Object-Oriented C: Creating Application Classes Part 2
Creating a hierarchical window-based application is a breeze using the OOC fundamentals presented last month.
Continuing with object-oriented C (OOC), we will now take the foundation classes that we developed last month and put them to use in creating our application. This is where the fun begins. Creating the application classes brings your code alive; now you see the power of OOC. In Part 1 of this article (February 2001, p. 78) we developed our foundation classes from the CObject base class, which provided an interface to the low level graphic APIs. Once we established our CObject class, we incorporated it into an aggregation relationship with three GUI classes: CButton, CPanel, and CText. These classes provide us with a toolbox of GUI control objects, which we will put to use in our sample application.
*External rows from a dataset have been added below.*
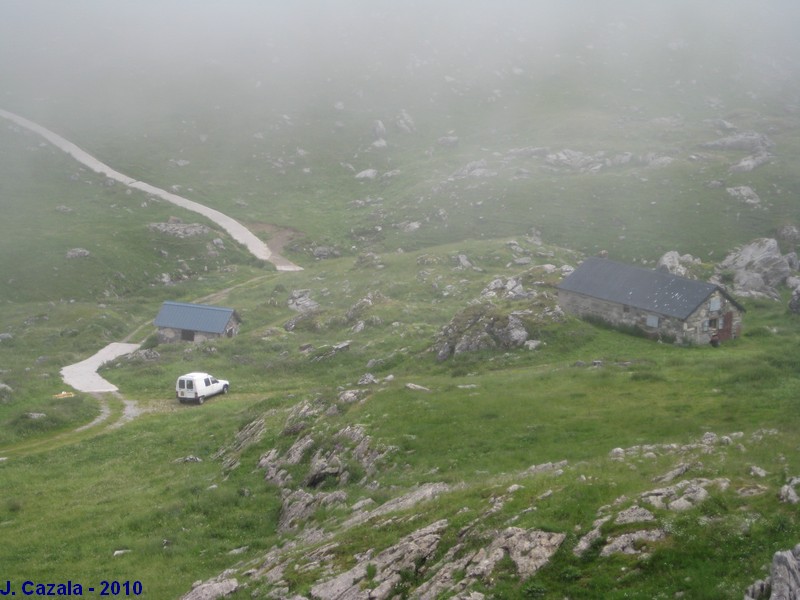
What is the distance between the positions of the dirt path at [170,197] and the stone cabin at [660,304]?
192ft

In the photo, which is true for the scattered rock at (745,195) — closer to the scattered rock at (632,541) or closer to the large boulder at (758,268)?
the large boulder at (758,268)

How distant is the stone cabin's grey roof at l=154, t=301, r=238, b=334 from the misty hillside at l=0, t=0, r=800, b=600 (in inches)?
123

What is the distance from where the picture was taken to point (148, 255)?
369 feet

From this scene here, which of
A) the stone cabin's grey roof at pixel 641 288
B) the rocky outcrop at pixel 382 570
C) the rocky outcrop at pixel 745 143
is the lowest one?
the rocky outcrop at pixel 382 570

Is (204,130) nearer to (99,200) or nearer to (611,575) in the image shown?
(99,200)

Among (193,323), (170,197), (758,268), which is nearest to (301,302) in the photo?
(193,323)

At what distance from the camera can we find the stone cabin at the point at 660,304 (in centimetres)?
5616

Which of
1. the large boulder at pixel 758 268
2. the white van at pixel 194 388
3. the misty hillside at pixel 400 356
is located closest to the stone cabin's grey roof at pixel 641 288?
the misty hillside at pixel 400 356

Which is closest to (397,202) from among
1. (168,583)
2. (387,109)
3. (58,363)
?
(387,109)

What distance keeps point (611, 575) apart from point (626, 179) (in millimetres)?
110879

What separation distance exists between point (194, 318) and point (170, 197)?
6436cm

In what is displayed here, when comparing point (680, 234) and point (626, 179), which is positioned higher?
point (626, 179)

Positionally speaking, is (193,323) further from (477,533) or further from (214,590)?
(477,533)

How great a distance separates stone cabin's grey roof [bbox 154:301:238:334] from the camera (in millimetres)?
78375
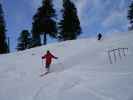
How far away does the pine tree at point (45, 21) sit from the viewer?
47406 millimetres

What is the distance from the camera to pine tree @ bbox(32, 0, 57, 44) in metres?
47.4

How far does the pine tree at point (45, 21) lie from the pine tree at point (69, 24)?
4.86 ft

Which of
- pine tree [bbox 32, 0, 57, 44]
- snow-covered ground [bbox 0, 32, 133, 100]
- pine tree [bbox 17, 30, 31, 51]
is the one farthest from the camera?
pine tree [bbox 17, 30, 31, 51]

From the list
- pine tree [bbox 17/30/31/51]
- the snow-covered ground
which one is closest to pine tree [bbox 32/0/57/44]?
pine tree [bbox 17/30/31/51]

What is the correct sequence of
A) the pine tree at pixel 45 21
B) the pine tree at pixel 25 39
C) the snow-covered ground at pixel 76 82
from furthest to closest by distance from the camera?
the pine tree at pixel 25 39
the pine tree at pixel 45 21
the snow-covered ground at pixel 76 82

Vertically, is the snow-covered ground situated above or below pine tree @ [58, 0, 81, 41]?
below

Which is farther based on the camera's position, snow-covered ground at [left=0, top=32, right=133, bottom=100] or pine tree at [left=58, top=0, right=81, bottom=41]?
pine tree at [left=58, top=0, right=81, bottom=41]

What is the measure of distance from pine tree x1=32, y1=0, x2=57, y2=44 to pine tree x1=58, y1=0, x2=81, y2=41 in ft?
4.86

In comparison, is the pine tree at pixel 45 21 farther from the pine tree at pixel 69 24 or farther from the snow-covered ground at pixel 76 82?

However, before we dive into writing our application code, we must figure out what we want to accomplish and how to go about it. In scanning over the horizon for an application that would provide enough challenge to showcase the various aspects of OOC application model, I decided that we would create a home security system menu application. This will be somewhat trivial; however, the OOC application model principles needed to develop this application are basically the same for developing a complex application. Due to the amount of code necessary for even a small application like this one and the limited space I have here, I will showcase areas of the code that are essential to the OOC application project model. It is up to you to fill in the remaining gaps.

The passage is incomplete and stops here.